═════ TRECHO DO TEXTO ═════
De acordo com o diretor da Secad, Armênio Schmidt, a Prova Brasil e o Saeb chegam às escolas rurais que possuem no mínimo 40 alunos. Em contrapartida, mais da metade das escolas rurais do país tem até 30 alunos matriculados. O desejo do MEC é ampliar a avaliação para as escolas menores, o que demandaria a elaboração de uma outra prova e logística diferenciada. Estudos nesse sentido já foram solicitados ao Inep, órgão formulador das avaliações. 

"É preciso avaliar também os conhecimentos específicos que são ensinados nas escolas rurais, que muitas vezes não são captados nessas provas. Temos de buscar uma prova que avalie com mais clareza aquilo que é trabalhado no campo", defende Schmidt.

Outro aspecto que interfere na qualidade da educação no campo é a faixa salarial dos docentes, aliada aos desmandos políticos. Segundo Josemar da Silva Martins, o Pinzoh, professor do Departamento de Ciências Humanas da Universidade do Estado da Bahia (Uneb) que atua em um projeto junto a 43 escolas rurais, a falta de infraestrutura e os baixos salários são determinantes.
═════
TAREFA =
Continue o texto sobre a educação nas escolas rurais, começando logo após a última frase apresentada. O material apresentado a seguir provém de outra fonte.
═════ DADOS REGISTRADOS ═════
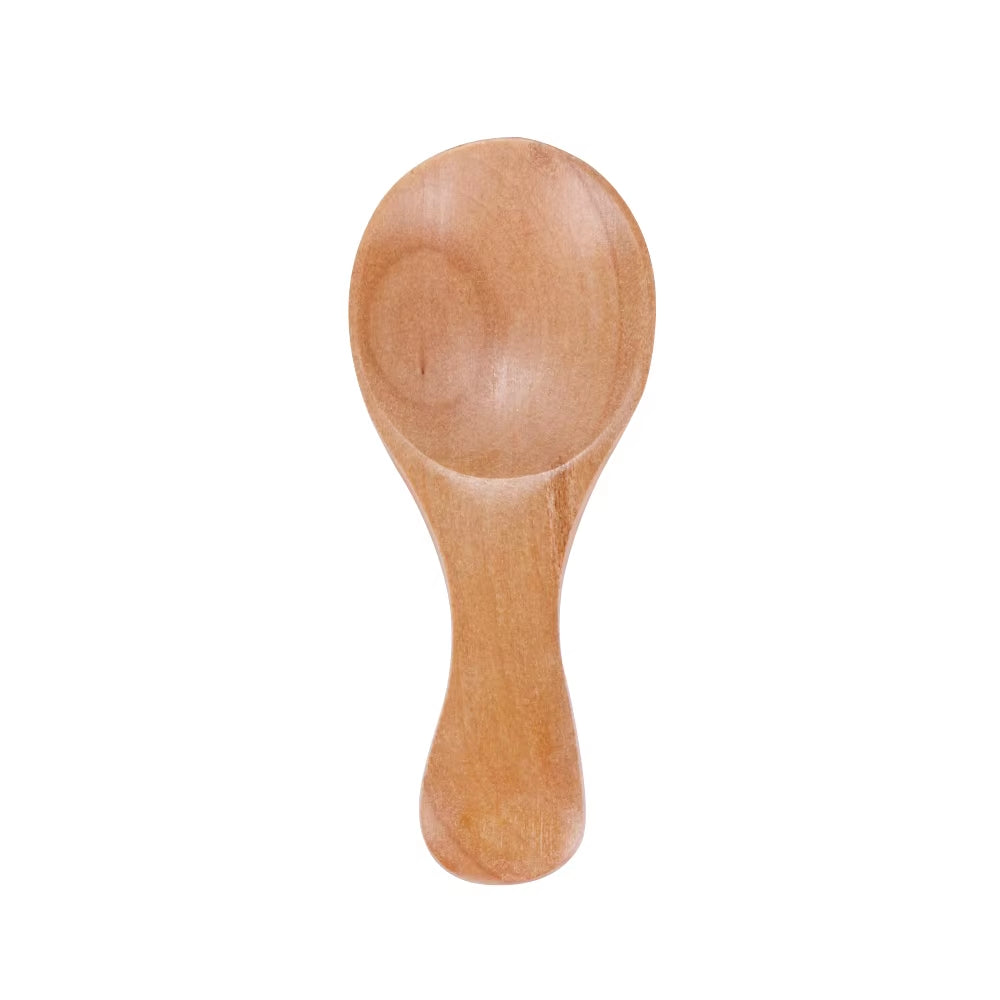 Natural Wooden Large Soup Ladle with Long Handle - Versatile Cooking Scoop for Ramen, Rice, and Catering Tableware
═════
RESPOSTA =
"Há escolas muito isoladas, cujo suprimento básico do quadro de pessoal é uma única pessoa: a professora, que se encarrega da limpeza, da merenda, que leva água na cabeça porque se não tiver água não haverá comida", relata o pesquisador. Por outro lado, aponta ele, as formações hoje disponíveis são boas, mas têm de ser atreladas a um salário melhor, pois a rotatividade é muito grande. Nesse cenário, os professores que se qualificam buscam mudar para centros maiores, onde se paga melhor e as redes são 
mais estruturadas. 

Pinzoh aponta outro problema: o desconhecimento das editoras de livros didáticos do Brasil profundo. Por esse motivo, a saída é produzir 
conteúdos que dialoguem com as realidades locais. "É preciso melhorar o acesso aos conteúdos e aumentar a capacidade do professor de contextualizar os conhecimentos, com uma prática pedagógica que transite entre a escola e a comunidade." O desafio maior está em fazer esse movimento sem tratar o conhecimento de forma reducionista.  ( E.F. e Rubem Barros )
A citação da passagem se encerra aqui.